Description of the task:
Reproduce the lines of the items from the one containing "Within the photographed" through the end of the items, inclusive, leaving out the pictures.
[START OF Entries]
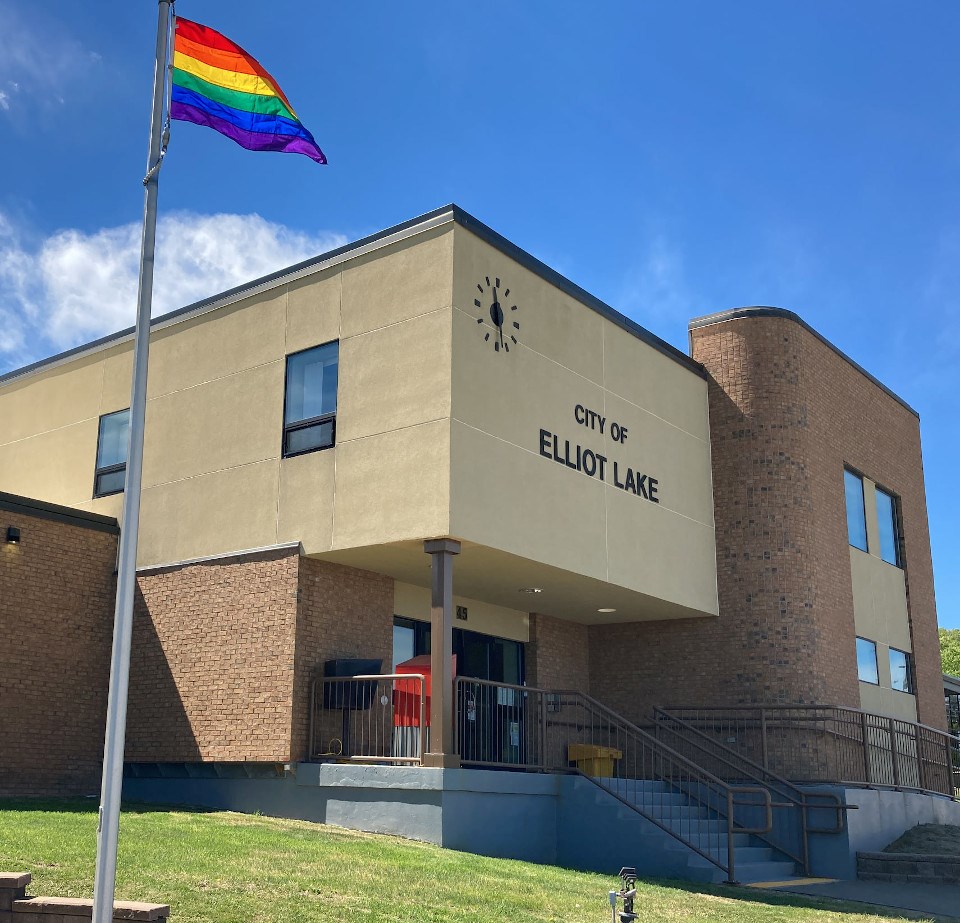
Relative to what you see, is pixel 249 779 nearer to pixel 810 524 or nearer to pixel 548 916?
pixel 548 916

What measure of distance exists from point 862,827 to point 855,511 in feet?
23.1

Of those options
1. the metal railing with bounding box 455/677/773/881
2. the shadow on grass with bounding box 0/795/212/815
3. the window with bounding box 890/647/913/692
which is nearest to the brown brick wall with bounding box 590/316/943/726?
the metal railing with bounding box 455/677/773/881

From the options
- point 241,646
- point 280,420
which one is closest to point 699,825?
point 241,646

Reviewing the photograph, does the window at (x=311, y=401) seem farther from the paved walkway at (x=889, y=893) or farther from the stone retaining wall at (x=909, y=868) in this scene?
the stone retaining wall at (x=909, y=868)

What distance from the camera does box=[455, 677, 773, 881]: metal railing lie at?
16.0m

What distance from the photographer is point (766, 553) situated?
Result: 20.2 meters

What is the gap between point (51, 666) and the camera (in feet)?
56.9

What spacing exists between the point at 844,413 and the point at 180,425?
1228 centimetres

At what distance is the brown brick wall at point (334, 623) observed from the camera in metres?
16.0

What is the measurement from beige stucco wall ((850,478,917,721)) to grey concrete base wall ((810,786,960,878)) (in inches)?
94.2

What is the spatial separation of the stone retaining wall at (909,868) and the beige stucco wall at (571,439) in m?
4.72

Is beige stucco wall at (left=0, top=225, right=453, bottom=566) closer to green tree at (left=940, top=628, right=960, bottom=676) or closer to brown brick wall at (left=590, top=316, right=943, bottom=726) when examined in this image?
brown brick wall at (left=590, top=316, right=943, bottom=726)

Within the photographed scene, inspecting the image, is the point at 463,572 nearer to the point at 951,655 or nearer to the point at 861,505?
the point at 861,505

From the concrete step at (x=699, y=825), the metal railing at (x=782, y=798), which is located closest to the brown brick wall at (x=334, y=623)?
the concrete step at (x=699, y=825)
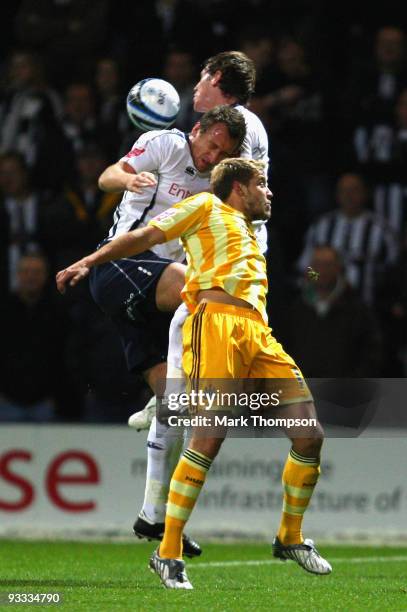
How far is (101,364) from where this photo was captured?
[END OF Entries]
Solution for this problem:
Within the photographed scene, inspecting the image, is the point at 463,572 nearer to the point at 951,655 or nearer to the point at 861,505?
the point at 861,505

From the concrete step at (x=699, y=825), the metal railing at (x=782, y=798), which is located closest to the brown brick wall at (x=334, y=623)?
the concrete step at (x=699, y=825)
How far is (101,364) from where this photo was captured?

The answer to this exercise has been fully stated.